Une démocratie autre. Nul pays n’est donc plus divers que l’Inde, socialement, culturellement, politiquement, géographiquement, économiquement. Prompts à juger selon un registre purement manichéiste, les commentateurs occidentalistes qui dénonçaient le régime « autocratique » mis en place par Modi ont été les premiers à s’inquiéter d’une « instabilité » que procureraient la mise en minorité (relative) de son parti aux élections et les incertitudes liées à la formation d’un gouvernement de coalition. Les prétendus démocrates ne peuvent pas imaginer qu’un tel pays pour les raisons qu’on a dites demeure longtemps une « vraie » démocratie. Si le passé leur a donné raison, ce fut non sous le BJP mais sous la dictature à la faveur de l’état d’urgence (1975-1977) d’Indira Gandhi, fille de Nehru, mère et grand-mère des dirigeants à ce jour du parti du Congrès (Rahul Gandhi), parti de l’indépendance et du non-alignement. Washington, Londres et Paris ne jurent que par la démocratie indienne pour faire face à la Chine communiste, hypercentralisée et totalitaire, alors qu’en réalité l’Occident ferme les yeux sur les infractions à l’État de droit en Inde – comme d’ailleurs en Chine, bien davantage – pour sauvegarder les équilibres stratégiques… et les intérêts commerciaux.
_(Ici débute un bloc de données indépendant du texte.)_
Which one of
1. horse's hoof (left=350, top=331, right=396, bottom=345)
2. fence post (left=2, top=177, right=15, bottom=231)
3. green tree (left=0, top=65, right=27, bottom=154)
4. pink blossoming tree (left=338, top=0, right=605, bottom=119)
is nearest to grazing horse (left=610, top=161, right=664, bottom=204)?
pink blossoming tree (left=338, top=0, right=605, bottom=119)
Il est remarquable que l’Inde, propulsée au premier rang de la scène internationale par sa présidence du G 20 et forte de sa diplomatie de multi alignement, n’ait pas eu à voter cette année sous la menace de ses voisins pakistanais et chinois. Aucun enjeu extérieur ne pesait sur les électeurs, ce qui a permis de se recentrer sur les problèmes domestiques.

Dans un ouvrage décapant (3), Eugénie Mérieau a osé défier le tabou idéologique pour renverser les perspectives et faire de la démocratie dite illibérale l’avenir tant des régimes autoritaires que des démocraties dites libérales. Elle s’inspire de ses domaines initiaux de recherche que sont la Thaïlande et Singapour. Mais le cas indien est encore plus symptomatique. Elle pose ainsi la question : qu’est-ce qu’une démocratie ? Ou comment la personnalisation du pouvoir, ou la théorie de « l’homme fort », se concilie-t-elle avec elle.

Yves La Marck.

(1). Royaliste, n°1256, 8 mai 2023. L’ouvrage paru en 2020, désormais traduit en français, est sorti aux éditions Bragelonne, octobre 2023. (2). La démocratie des autres, Rivages poche, 2006 (3). La dictature, une antithèse de la démocratie ? 20 idées reçues sur les régimes autoritaires, Le Cavalier réédition en poche, 2024.